Unlike the weird and wacky protesters (Haircuts? Really?) that took over FOX News lately, I have no problems whatsoever with being locked down. In fact, it's been the best few weeks of my life so far. No kids running around yelling, late mornings in bed with my favourite hot beverage and a good story... perfect!


BUT


Being on my own with only my own thoughts and ideas for company has created a monster. Why? Because I have re-examined my life, and have redesigned many of my thought processes to help facilitate some serious changes in future. I have been taking a good long look at my goals and dreams and things that I want to do and achieve in life, and also examined the thoughts that are currently holding me back from reaching them.

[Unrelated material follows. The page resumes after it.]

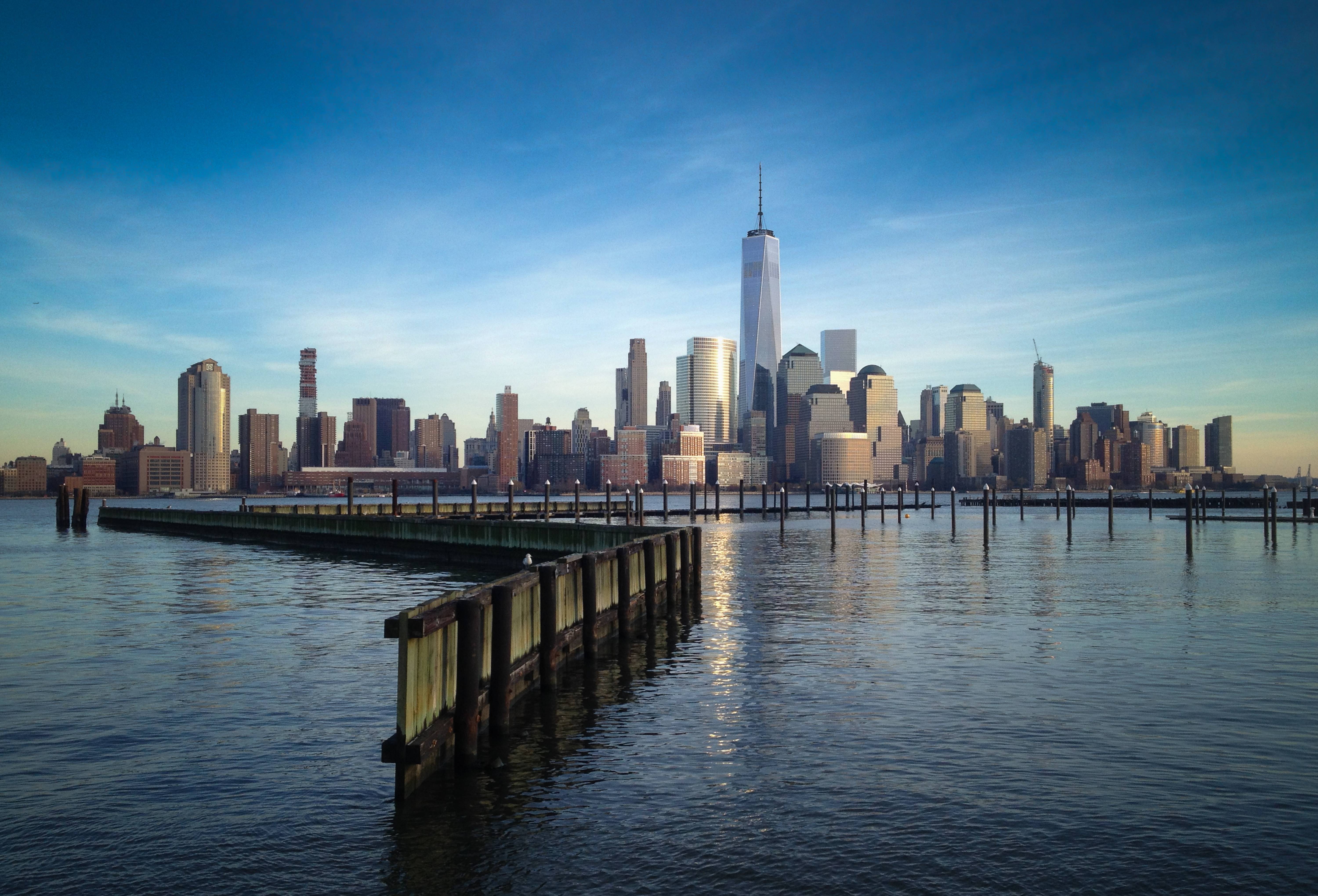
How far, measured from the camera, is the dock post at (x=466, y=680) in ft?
51.3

Because it's NOT my boss, family, friends, and bank manager who are holding me back from those goals, but my own fear of failure and all the “what ifs” that have been plaguing me for so long. In short, I have been sacrificing my dreams and hopes and goals on the altar of the FEAR of other people's opinions for much too long. Because “what will people think?” and “what will people say?” scares more people than the thought of “what if I fail?” (and THAT is already a really scary thought, believe me!)

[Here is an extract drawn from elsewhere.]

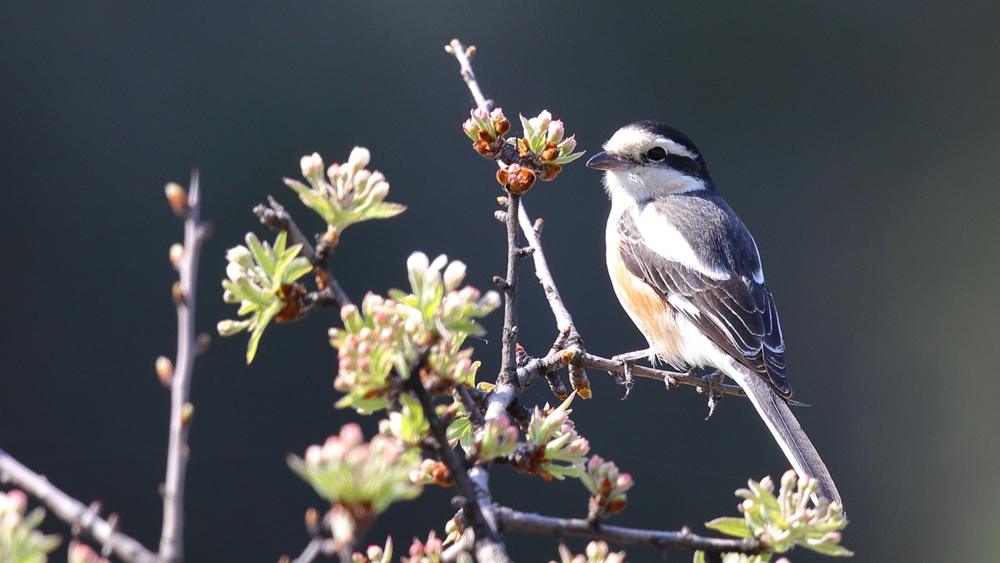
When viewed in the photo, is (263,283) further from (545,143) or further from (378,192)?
(545,143)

It has finally sunk in that opinions, as much as they can be helpful, do not buy coffee. So despite whatever anyone else says, the ultimate responsibility of making a decision lies with yours charmingly.


I have spent time thinking and doing and have sortakindamaybewhynot found my niche. It's not a big change from what I have been doing for a while now, just maybe a more intensified effort in order to establish myself better into a whole new field.


Scary? For sure! But I am actually up for this challenge and – what's more – I reckon that this could be fun!